The following letter, dated June 10, 2014, by Minneapolis resident and former City Council Member Paul Ostrow was published in the Southwest Journal:
It is not too late — there are no agreements
Kudos to David Brauer for his outstanding reporting: http://www.journalmpls.com/voices/voices/downtown-easts-yard-gets-increasingly-privatized on the extent of the private use of “the Yard.” Mr. Brauer, however, joins in the mistake virtually every reporter has made in covering this debate. Contrary to press coverage, there are no legally binding agreements as to the ownership, use or operation of “the Yard.” In fact, there are no binding agreements that “the Yard” will be a park at all. There are no binding legal agreements because a necessary party to all those agreements — the Minneapolis Park and Recreation Board — has not agreed to anything.
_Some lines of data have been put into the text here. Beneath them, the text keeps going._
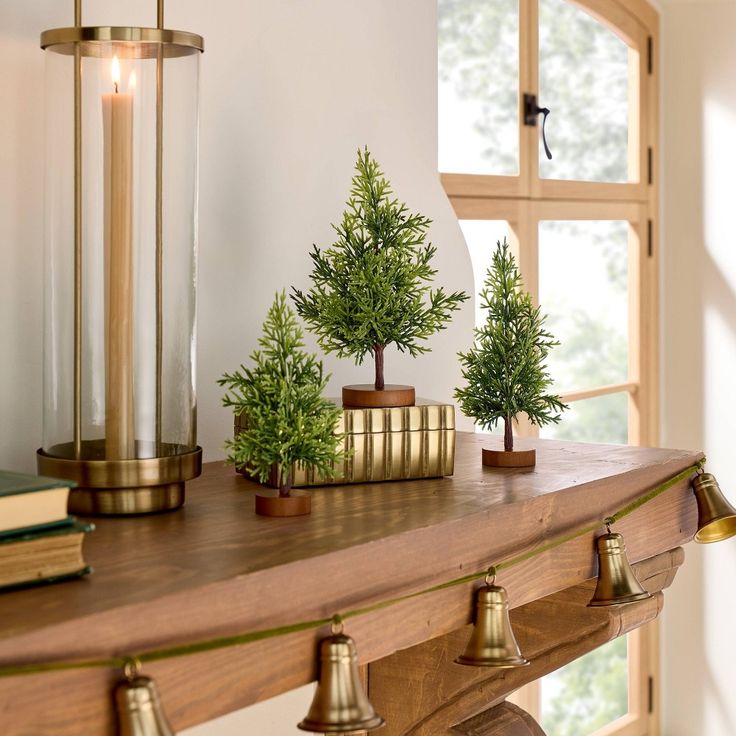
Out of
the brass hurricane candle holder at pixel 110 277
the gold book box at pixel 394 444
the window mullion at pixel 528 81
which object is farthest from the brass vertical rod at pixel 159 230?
the window mullion at pixel 528 81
In his rulings issued in December 2013 Judge Mel Dickstein was unequivocal in his conclusion that the Minneapolis Park and Recreation Board has the exclusive authority to “own, operate and maintain” parks in the City. The only reason that he denied the Plaintiffs’ request for an injunction was that both the City Attorney and MPRB attorney assured the judge in open court that the parties were working well together and that the MPRB was in favor of the project. For this reason and for this reason alone Judge Dickstein considered the litigation premature.
It is remarkable and troubling that even following the Court’s unambiguous ruling the Mayor and City Council entered into an agreement in February purporting to govern the use of “the Yard.” The good news for the public is that we really can have a “do over” — we can go back to square one.
This time let’s get it right. We need a new agreement that requires the Vikings to reimburse the public for a substantial portion of the diverted parking ramp revenues from municipal ramps and ensures the greatest possible public use of “the Yard.”